Elemental image array

3.2 Display by Plat Lens Array

In the display process, the focal length of the microlens array is 5 mm, and the distance from the microlens array to the display screen is exactly 3 mm which is just the thickness of the microlens array. According to Gauss imaging formula (1), we can calculate the distance between the center depth plane of the image and the microlens array is 7.5 mm, the image is a virtual image which locates inside the display screen.

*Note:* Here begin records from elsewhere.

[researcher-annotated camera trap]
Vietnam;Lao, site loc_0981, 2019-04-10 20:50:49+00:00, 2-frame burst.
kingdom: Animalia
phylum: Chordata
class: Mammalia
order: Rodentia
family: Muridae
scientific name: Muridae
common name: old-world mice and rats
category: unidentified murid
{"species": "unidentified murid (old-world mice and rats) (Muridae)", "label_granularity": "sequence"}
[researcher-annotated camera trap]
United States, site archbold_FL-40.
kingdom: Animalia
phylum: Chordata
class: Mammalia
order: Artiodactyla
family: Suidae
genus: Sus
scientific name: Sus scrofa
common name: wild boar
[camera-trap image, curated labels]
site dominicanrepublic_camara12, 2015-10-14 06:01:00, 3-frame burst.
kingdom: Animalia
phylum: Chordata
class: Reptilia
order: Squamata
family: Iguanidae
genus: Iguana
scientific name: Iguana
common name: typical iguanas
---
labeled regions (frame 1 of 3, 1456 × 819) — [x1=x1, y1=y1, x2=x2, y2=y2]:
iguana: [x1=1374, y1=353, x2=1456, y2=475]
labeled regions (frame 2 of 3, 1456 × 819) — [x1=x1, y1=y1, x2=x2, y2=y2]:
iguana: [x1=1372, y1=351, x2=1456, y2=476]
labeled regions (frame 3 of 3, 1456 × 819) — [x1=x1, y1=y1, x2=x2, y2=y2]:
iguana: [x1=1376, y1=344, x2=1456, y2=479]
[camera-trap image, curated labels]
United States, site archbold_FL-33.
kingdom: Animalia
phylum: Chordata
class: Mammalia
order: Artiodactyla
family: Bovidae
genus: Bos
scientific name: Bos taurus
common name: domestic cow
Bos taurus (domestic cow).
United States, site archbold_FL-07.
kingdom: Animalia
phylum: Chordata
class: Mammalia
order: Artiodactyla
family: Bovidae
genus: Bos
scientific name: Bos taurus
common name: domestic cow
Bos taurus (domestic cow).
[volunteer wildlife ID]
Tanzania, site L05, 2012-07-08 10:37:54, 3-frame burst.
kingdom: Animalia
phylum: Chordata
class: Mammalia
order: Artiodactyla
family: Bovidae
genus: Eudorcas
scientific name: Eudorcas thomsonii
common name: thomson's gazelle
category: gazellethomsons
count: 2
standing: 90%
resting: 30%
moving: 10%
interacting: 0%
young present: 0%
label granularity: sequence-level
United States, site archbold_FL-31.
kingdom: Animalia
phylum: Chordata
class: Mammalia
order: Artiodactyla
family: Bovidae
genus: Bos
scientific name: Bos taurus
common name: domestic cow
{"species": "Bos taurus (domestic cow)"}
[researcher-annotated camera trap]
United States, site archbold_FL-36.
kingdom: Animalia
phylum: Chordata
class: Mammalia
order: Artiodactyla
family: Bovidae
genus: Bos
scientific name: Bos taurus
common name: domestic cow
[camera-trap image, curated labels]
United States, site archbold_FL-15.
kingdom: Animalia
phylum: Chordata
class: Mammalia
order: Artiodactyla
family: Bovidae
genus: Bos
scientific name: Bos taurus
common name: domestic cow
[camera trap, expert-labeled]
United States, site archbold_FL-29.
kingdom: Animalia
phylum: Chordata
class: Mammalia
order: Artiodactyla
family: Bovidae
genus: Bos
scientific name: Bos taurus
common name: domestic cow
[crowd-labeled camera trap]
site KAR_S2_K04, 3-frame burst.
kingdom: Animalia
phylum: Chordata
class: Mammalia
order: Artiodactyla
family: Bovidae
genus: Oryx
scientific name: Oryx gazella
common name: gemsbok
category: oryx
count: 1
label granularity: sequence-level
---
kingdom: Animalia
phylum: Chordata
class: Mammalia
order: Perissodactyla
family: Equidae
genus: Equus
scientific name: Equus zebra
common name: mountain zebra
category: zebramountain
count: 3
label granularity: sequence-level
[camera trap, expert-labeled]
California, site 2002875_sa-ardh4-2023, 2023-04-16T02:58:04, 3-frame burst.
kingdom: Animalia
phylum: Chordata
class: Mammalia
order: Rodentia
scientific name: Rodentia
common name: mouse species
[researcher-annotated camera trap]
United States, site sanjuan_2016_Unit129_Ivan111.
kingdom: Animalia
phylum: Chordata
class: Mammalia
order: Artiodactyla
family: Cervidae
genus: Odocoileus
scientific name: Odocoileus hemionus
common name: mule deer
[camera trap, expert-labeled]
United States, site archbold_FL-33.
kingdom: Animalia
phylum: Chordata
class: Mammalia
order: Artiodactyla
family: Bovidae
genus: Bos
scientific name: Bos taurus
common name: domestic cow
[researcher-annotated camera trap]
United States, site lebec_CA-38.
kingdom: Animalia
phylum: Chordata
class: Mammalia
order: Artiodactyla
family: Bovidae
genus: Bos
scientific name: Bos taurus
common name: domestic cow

In order to verify the 3D display of the sparse acquisition integral imaging system, we build a device on the optical platform. Firstly, the adjustable lifting platform is fixed on the optical platform to adjust the height from up to down. Then, the manual translation table is fixed on the adjustable lifting platform to adjust from left to right. The slide rail is fixed on the manual translation stage to adjust from forward to backward. Next, the microlens array is placed on the OPPOr9 mobile phone screen. We need to ensure that the edges of the microlens array and the mobile phone screen are parallel. And put them all together on the optical platform. The other mobile phone iphone6 (4.7 inches, resolution 1334 (pixels) * 750 (pixels)) is placed on the slide rail stage, then we turn on the camera of iphone6, slowly adjust the scale of the device to make iphone6 move from left to right, from forward to backward to pick up different view of images. Different perspective views of the device are shown as Fig. 14:

Fig. 14.
figure 14

3D display optical platform

The different viewpoints of images taken from the device are shown in Fig. 15:

Fig. 15.
figure 15

3D reproduction scenes from different perspectives

All the images in Fig. 15 can be found in Fig. 12. For example, Fig. 15(a) is similar to the SI in the fourth row of the fifth column in Fig. 12.

4 Conclusion

In this paper, a sparse acquisition integral imaging system based on color segmentation and integral projection is proposed. We use color segmentation in the HSV space to get different color objects, and use the integral projection method to calculate the disparity values, and then find the average value of the disparities of different objects to reduce the error rate of horizontal/vertical disparity to 0.433%, which is better than the other methods with disparity error rates of 2.597% and 4.762%. The integral projection method commonly used in face recognition and license plate recognition is applied to the integral imaging to obtain the target object position. We do not need to know other parameters such as distance of the object in the acquisition process, we can obtain the disparities only through the information in the pictures. The SI array is obtained by translating the rectangular window with a size of 59 (pixels) * 41 (pixel) according to the disparities. And the EI array is obtained according to the mapping relationship between EI and SI, put the EI array into the phone and place the microlens array on the phone screen to get a good 3D display effect. We can only use 12 * 12 cameras instead of 59 * 41 cameras to obtain the EI array to achieve sparse acquisition. This method makes it easier and more accurate to reproduce the 3D image.